Task to carry out: Copy out the records in full, word for word, without pictures.

Data listing:
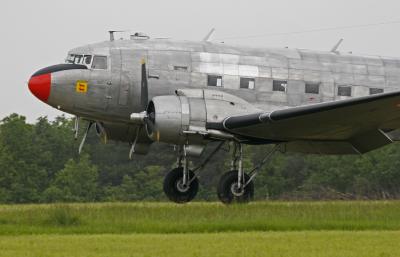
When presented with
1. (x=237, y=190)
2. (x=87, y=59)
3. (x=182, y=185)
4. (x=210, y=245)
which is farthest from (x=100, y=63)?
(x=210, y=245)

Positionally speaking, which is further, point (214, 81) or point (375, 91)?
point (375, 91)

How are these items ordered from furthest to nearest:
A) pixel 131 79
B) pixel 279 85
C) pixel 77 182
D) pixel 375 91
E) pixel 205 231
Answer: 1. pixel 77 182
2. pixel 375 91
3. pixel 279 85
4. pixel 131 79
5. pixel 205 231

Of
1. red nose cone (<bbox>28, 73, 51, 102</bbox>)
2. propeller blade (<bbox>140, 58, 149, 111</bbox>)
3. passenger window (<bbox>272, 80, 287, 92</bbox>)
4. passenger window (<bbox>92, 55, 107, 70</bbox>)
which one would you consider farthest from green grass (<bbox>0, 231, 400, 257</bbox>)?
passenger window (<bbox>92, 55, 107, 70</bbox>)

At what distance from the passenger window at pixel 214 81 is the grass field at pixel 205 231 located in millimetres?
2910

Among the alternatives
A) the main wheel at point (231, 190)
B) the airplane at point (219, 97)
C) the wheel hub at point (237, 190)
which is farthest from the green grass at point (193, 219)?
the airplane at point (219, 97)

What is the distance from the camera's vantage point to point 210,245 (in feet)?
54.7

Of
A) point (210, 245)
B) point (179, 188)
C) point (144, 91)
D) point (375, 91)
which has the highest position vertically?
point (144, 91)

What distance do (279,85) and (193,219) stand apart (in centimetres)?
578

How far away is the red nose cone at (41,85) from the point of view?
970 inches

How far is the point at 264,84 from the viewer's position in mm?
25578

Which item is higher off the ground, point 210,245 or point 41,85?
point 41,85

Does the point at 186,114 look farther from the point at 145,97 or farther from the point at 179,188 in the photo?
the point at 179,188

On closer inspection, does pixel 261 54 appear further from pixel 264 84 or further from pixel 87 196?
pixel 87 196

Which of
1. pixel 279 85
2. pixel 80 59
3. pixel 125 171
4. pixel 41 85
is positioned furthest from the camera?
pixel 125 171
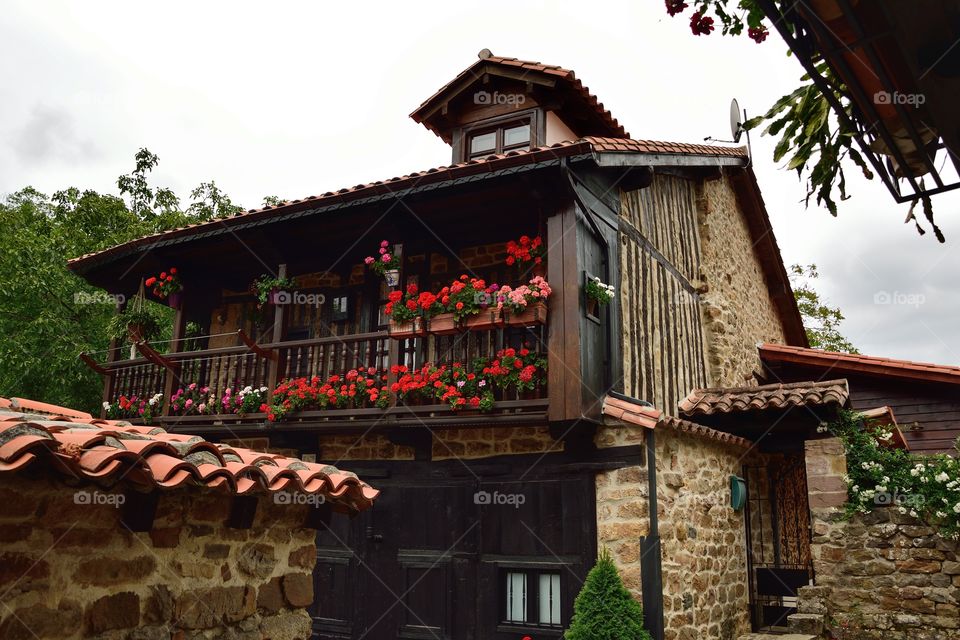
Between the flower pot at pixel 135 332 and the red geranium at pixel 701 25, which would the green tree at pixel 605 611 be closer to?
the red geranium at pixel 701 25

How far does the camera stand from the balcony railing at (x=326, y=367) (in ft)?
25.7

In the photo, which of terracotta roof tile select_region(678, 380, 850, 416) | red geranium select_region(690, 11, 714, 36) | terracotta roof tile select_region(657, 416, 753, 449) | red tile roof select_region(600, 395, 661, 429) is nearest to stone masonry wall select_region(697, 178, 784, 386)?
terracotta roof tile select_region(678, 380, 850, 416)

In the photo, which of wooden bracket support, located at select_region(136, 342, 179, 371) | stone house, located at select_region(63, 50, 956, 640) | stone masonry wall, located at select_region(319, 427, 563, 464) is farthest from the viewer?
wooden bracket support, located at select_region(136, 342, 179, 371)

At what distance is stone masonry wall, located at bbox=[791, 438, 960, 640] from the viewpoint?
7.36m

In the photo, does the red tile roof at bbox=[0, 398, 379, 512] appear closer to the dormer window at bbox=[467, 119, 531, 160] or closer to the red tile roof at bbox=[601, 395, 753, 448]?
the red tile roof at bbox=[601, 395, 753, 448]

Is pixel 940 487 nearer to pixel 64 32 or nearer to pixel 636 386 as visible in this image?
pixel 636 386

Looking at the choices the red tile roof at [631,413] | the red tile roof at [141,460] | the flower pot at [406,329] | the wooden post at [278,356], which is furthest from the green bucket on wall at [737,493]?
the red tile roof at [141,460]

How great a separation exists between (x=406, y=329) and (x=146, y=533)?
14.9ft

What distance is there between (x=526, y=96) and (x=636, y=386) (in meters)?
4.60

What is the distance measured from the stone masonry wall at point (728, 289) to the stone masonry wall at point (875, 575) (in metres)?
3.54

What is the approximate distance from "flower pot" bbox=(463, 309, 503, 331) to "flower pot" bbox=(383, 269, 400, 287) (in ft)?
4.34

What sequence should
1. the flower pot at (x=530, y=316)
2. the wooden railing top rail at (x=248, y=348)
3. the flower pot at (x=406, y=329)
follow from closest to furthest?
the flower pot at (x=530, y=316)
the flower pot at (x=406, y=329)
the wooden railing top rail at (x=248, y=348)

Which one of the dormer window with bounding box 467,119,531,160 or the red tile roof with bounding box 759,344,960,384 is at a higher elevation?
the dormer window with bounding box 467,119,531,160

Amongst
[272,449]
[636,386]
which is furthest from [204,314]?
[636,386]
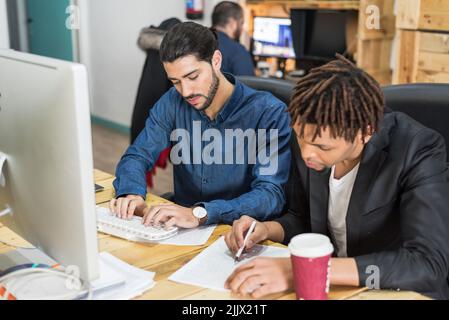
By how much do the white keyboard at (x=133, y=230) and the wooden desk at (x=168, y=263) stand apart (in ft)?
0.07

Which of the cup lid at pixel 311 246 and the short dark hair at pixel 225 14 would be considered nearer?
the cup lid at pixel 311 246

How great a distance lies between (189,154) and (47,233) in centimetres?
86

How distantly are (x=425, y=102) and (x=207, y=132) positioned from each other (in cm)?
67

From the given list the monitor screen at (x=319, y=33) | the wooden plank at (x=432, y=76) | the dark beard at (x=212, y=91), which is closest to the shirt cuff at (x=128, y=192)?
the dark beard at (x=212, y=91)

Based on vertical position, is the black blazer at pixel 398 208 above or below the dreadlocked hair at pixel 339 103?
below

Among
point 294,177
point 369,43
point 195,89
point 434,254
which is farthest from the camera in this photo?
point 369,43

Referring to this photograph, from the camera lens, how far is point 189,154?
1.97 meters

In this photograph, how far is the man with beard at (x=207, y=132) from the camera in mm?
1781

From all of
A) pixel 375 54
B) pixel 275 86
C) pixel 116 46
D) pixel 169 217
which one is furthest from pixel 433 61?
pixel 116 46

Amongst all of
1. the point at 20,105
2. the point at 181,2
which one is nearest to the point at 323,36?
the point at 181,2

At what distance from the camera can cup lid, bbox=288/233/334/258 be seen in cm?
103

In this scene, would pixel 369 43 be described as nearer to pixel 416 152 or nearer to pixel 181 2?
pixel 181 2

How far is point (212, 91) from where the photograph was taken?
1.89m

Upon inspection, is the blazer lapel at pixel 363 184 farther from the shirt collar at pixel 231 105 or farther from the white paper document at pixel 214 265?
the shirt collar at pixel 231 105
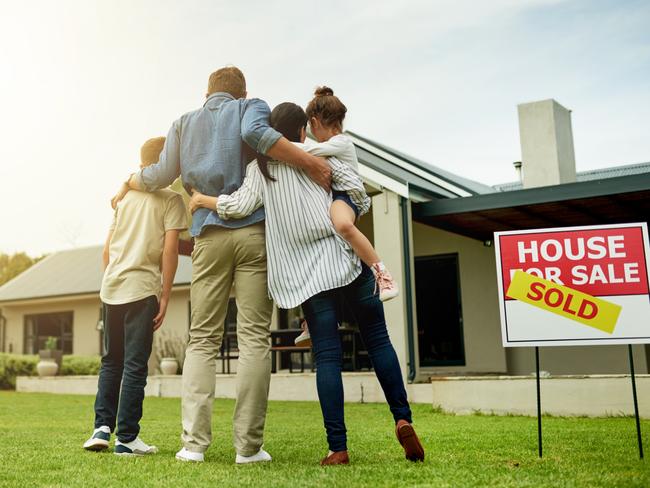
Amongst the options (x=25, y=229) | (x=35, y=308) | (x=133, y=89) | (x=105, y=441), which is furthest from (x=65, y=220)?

Exercise response:
When presented with
1. (x=237, y=190)
2. (x=87, y=59)
3. (x=182, y=185)
4. (x=210, y=245)
which is farthest from (x=100, y=63)?
(x=210, y=245)

Positionally speaking, which is further, point (214, 81) or point (375, 91)?
point (375, 91)

How are these items ordered from furthest to nearest:
A) pixel 131 79
B) pixel 279 85
C) pixel 77 182
D) pixel 375 91
E) pixel 205 231
Answer: 1. pixel 77 182
2. pixel 375 91
3. pixel 279 85
4. pixel 131 79
5. pixel 205 231

Of
1. red nose cone (<bbox>28, 73, 51, 102</bbox>)
2. propeller blade (<bbox>140, 58, 149, 111</bbox>)
3. passenger window (<bbox>272, 80, 287, 92</bbox>)
4. passenger window (<bbox>92, 55, 107, 70</bbox>)
which one would you consider farthest from green grass (<bbox>0, 231, 400, 257</bbox>)?
passenger window (<bbox>92, 55, 107, 70</bbox>)

At what distance from the passenger window at pixel 214 81 is the grass field at pixel 205 231 located in millimetres?
2910

Among the alternatives
A) the main wheel at point (231, 190)
B) the airplane at point (219, 97)
C) the wheel hub at point (237, 190)
which is farthest from the green grass at point (193, 219)?
the airplane at point (219, 97)

What is the distance from the camera's vantage point to point 210,245 (in feet)?
54.7

Of
A) point (210, 245)
B) point (179, 188)
C) point (144, 91)
D) point (375, 91)
which has the highest position vertically?
point (144, 91)

What distance do (279,85) and (193,219) stand apart (in centimetres)?
578

How far away is the red nose cone at (41,85) from the point of view?
970 inches

How far is the point at 264,84 from the viewer's position in mm?
25578

Which item is higher off the ground, point 210,245 or point 41,85?
point 41,85

Does the point at 186,114 look farther from the point at 145,97 or farther from the point at 179,188 in the photo?
the point at 179,188

On closer inspection, does pixel 261 54 appear further from pixel 264 84 or further from pixel 87 196?
pixel 87 196

Which of
1. pixel 279 85
2. pixel 80 59
3. pixel 125 171
4. pixel 41 85
is positioned furthest from the camera?
pixel 125 171
Between the flower pot at pixel 135 332 and the red geranium at pixel 701 25, which would the green tree at pixel 605 611 be closer to?
the red geranium at pixel 701 25

How far does the camera stand from the balcony railing at (x=326, y=367) (in ft)?
25.7

In the photo, which of terracotta roof tile select_region(678, 380, 850, 416) | red geranium select_region(690, 11, 714, 36) | terracotta roof tile select_region(657, 416, 753, 449) | red tile roof select_region(600, 395, 661, 429) is nearest to stone masonry wall select_region(697, 178, 784, 386)?
terracotta roof tile select_region(678, 380, 850, 416)

In the photo, which of wooden bracket support, located at select_region(136, 342, 179, 371) | stone house, located at select_region(63, 50, 956, 640) | stone masonry wall, located at select_region(319, 427, 563, 464) is farthest from the viewer?
wooden bracket support, located at select_region(136, 342, 179, 371)

At what distance is stone masonry wall, located at bbox=[791, 438, 960, 640] from the viewpoint?
7.36m

In the photo, does the red tile roof at bbox=[0, 398, 379, 512] appear closer to the dormer window at bbox=[467, 119, 531, 160] or closer to the red tile roof at bbox=[601, 395, 753, 448]?
the red tile roof at bbox=[601, 395, 753, 448]

Is pixel 940 487 nearer to pixel 64 32 or nearer to pixel 636 386 as visible in this image?
pixel 636 386

Looking at the choices the red tile roof at [631,413] | the red tile roof at [141,460] | the flower pot at [406,329] | the wooden post at [278,356], which is furthest from the green bucket on wall at [737,493]?
the red tile roof at [141,460]

How great a separation exists between (x=406, y=329) and (x=146, y=533)?
14.9ft

What distance is there between (x=526, y=96) and (x=636, y=386) (in meters)?
4.60

What is the distance measured from the stone masonry wall at point (728, 289) to the stone masonry wall at point (875, 575) (in metres)?
3.54

What is the approximate distance from "flower pot" bbox=(463, 309, 503, 331) to "flower pot" bbox=(383, 269, 400, 287) (in ft)?
4.34

What sequence should
1. the flower pot at (x=530, y=316)
2. the wooden railing top rail at (x=248, y=348)
3. the flower pot at (x=406, y=329)
follow from closest to furthest?
the flower pot at (x=530, y=316)
the flower pot at (x=406, y=329)
the wooden railing top rail at (x=248, y=348)

Which one of the dormer window with bounding box 467,119,531,160 or the red tile roof with bounding box 759,344,960,384 is at a higher elevation?
the dormer window with bounding box 467,119,531,160

Amongst
[272,449]
[636,386]
which is furthest from [204,314]?
[636,386]
By how much do the white keyboard at (x=133, y=230) and the wooden desk at (x=168, y=263) stand apart (in ft)?
0.07

Which of the cup lid at pixel 311 246 and the short dark hair at pixel 225 14 would be considered nearer?
the cup lid at pixel 311 246

How great a distance lies between (189,154) and (47,233) in centimetres?
86

How distantly are (x=425, y=102) and (x=207, y=132) positioned from each other (in cm)?
67

From the given list the monitor screen at (x=319, y=33) | the wooden plank at (x=432, y=76) | the dark beard at (x=212, y=91), which is closest to the shirt cuff at (x=128, y=192)?
the dark beard at (x=212, y=91)

Based on vertical position, is the black blazer at pixel 398 208 above or below the dreadlocked hair at pixel 339 103?
below

Among
point 294,177
point 369,43
point 195,89
point 434,254
which is farthest from the camera in this photo?
point 369,43

Referring to this photograph, from the camera lens, how far is point 189,154?
1.97 meters

In this photograph, how far is the man with beard at (x=207, y=132) from the camera in mm?
1781

From all of
A) pixel 375 54
B) pixel 275 86
C) pixel 116 46
D) pixel 169 217
which one is furthest from pixel 433 61?
pixel 116 46

Amongst all of
1. the point at 20,105
2. the point at 181,2
which one is nearest to the point at 323,36?
the point at 181,2

At what distance from the camera can cup lid, bbox=288/233/334/258 be seen in cm?
103

In this scene, would pixel 369 43 be described as nearer to pixel 416 152 or nearer to pixel 181 2?
pixel 181 2

How far is point (212, 91) from where the photograph was taken?
1.89m

Upon inspection, is the blazer lapel at pixel 363 184 farther from the shirt collar at pixel 231 105 or farther from the white paper document at pixel 214 265?
the shirt collar at pixel 231 105
Amongst the options (x=25, y=229) | (x=35, y=308) | (x=133, y=89) | (x=105, y=441), which is furthest from (x=65, y=220)?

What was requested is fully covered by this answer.